GOAL OF THE EXERCISE -> Because the pictures are not wanted, reproduce the rest of the records below exactly as they stand.

Page images and extracted text:
┌──

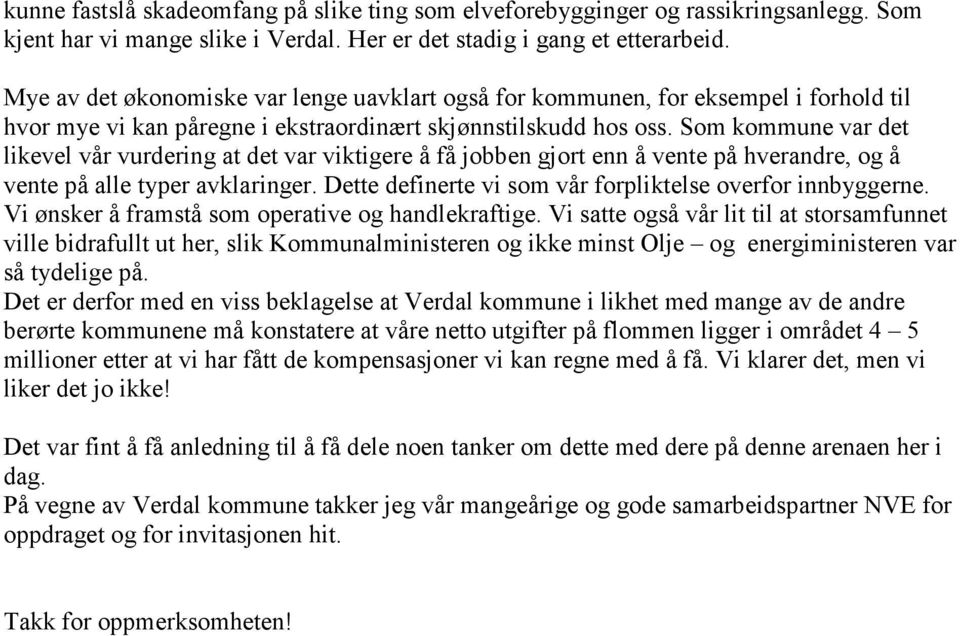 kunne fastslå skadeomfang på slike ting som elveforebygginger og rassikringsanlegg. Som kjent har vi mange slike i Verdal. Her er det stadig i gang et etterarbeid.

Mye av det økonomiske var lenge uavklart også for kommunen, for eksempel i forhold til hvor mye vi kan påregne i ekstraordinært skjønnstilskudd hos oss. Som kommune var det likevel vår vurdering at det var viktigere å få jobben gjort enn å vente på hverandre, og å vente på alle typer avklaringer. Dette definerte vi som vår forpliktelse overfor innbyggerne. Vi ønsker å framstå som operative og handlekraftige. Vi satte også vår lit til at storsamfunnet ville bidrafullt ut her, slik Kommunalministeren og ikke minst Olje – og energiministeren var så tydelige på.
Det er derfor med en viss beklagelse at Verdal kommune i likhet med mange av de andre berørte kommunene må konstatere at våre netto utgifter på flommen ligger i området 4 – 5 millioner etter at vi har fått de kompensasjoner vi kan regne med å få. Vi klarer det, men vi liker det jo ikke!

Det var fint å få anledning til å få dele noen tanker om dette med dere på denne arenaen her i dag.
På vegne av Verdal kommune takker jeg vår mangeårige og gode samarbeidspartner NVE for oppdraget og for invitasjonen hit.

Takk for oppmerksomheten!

└──

THE COMPLETED TASK ->
 kunne fastslå skadeomfang på slike ting som elveforebygginger og rassikringsanlegg. Som kjent har vi mange slike i Verdal. Her er det stadig i gang et etterarbeid.

Mye av det økonomiske var lenge uavklart også for kommunen, for eksempel i forhold til hvor mye vi kan påregne i ekstraordinært skjønnstilskudd hos oss. Som kommune var det likevel vår vurdering at det var viktigere å få jobben gjort enn å vente på hverandre, og å vente på alle typer avklaringer. Dette definerte vi som vår forpliktelse overfor innbyggerne. Vi ønsker å framstå som operative og handlekraftige. Vi satte også vår lit til at storsamfunnet ville bidrafullt ut her, slik Kommunalministeren og ikke minst Olje – og energiministeren var så tydelige på.
Det er derfor med en viss beklagelse at Verdal kommune i likhet med mange av de andre berørte kommunene må konstatere at våre netto utgifter på flommen ligger i området 4 – 5 millioner etter at vi har fått de kompensasjoner vi kan regne med å få. Vi klarer det, men vi liker det jo ikke!

Det var fint å få anledning til å få dele noen tanker om dette med dere på denne arenaen her i dag.
På vegne av Verdal kommune takker jeg vår mangeårige og gode samarbeidspartner NVE for oppdraget og for invitasjonen hit.

Takk for oppmerksomheten!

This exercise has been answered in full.